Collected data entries
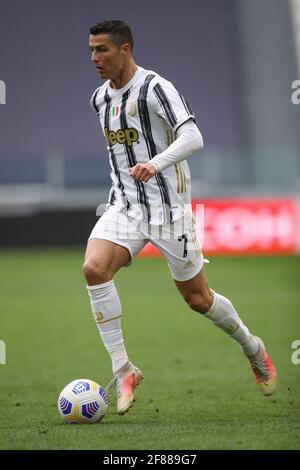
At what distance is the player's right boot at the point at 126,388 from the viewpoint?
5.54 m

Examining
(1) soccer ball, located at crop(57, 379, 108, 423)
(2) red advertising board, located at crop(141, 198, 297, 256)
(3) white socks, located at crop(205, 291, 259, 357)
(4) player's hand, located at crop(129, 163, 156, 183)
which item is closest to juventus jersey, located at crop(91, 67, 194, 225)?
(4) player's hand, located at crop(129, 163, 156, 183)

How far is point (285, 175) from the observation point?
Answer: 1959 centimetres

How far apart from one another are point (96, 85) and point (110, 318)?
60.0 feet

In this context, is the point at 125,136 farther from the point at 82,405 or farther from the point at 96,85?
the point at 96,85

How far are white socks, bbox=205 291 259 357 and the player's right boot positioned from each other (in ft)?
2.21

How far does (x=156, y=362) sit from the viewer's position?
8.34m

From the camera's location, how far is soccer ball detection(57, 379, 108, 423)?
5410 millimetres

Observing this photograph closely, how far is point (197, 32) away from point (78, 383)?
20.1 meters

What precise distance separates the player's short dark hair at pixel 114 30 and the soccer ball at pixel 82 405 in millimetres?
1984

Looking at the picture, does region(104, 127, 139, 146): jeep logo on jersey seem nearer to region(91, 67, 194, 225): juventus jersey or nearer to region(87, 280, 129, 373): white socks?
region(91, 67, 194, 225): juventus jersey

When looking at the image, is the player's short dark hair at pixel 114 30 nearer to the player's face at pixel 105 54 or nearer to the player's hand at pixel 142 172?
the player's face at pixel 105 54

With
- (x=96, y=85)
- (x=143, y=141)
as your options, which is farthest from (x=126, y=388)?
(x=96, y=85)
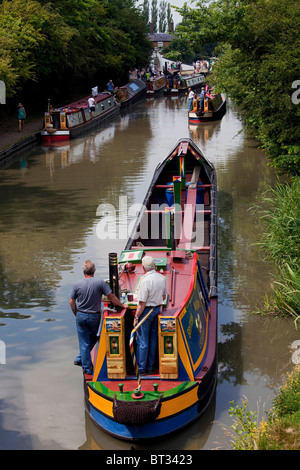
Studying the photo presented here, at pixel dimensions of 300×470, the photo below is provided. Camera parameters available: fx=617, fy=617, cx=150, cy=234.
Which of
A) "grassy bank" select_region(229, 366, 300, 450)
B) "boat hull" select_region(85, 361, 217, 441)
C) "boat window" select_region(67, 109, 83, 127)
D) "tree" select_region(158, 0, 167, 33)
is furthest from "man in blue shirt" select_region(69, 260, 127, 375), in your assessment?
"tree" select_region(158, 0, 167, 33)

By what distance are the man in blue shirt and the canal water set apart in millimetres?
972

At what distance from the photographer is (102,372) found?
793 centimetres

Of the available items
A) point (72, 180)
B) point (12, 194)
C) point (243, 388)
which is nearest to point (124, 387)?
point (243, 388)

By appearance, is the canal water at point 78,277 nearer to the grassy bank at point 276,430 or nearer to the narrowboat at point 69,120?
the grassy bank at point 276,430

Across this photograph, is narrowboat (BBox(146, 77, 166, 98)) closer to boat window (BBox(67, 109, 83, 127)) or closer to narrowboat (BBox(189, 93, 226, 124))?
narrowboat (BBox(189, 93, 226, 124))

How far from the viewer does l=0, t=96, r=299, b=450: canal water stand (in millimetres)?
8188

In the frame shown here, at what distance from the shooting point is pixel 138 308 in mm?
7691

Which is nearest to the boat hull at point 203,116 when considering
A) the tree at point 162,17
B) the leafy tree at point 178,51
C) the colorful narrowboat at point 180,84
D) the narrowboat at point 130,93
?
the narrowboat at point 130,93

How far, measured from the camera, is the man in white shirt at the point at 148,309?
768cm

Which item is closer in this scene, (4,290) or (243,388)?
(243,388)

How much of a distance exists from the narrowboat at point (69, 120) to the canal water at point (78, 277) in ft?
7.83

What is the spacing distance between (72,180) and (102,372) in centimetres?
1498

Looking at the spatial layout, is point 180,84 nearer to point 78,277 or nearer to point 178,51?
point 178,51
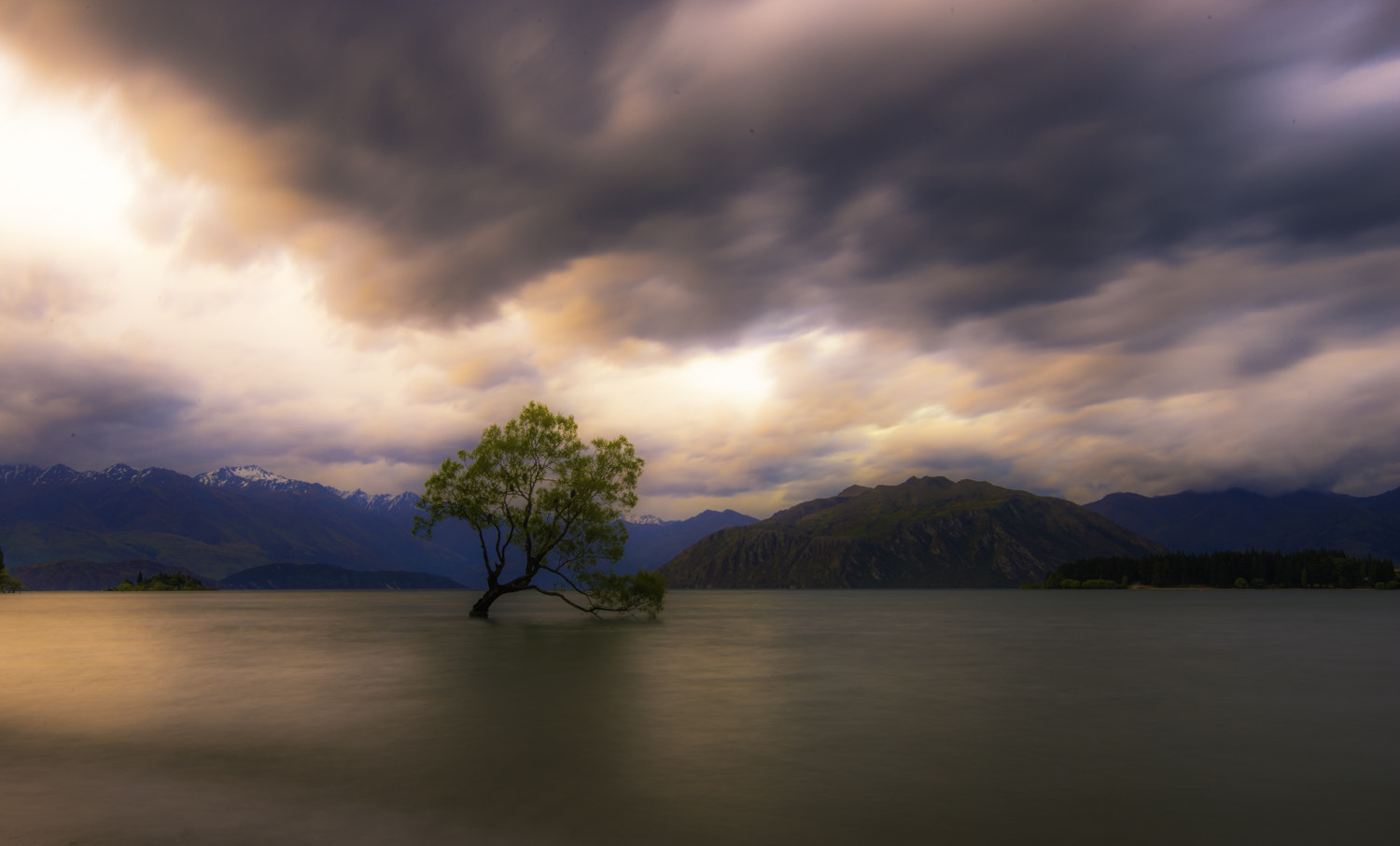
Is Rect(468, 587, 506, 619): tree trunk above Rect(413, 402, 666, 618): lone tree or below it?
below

_What this task involves_
Could you rewrite the material starting at the line that contains "What is the" and ending at the end of the material, keeping every line but shifting each number in the answers (distances and point coordinates) up by 72? Leave the pictures out.

_Exercise answer_
What is the spacing distance between (72,180) and (102,372) in centimetres?
1570

Looking at the spatial layout, is point 180,84 nearer to point 78,277 or nearer to point 178,51?
point 250,123
Is Rect(468, 587, 506, 619): tree trunk above Rect(413, 402, 666, 618): lone tree or below it?
below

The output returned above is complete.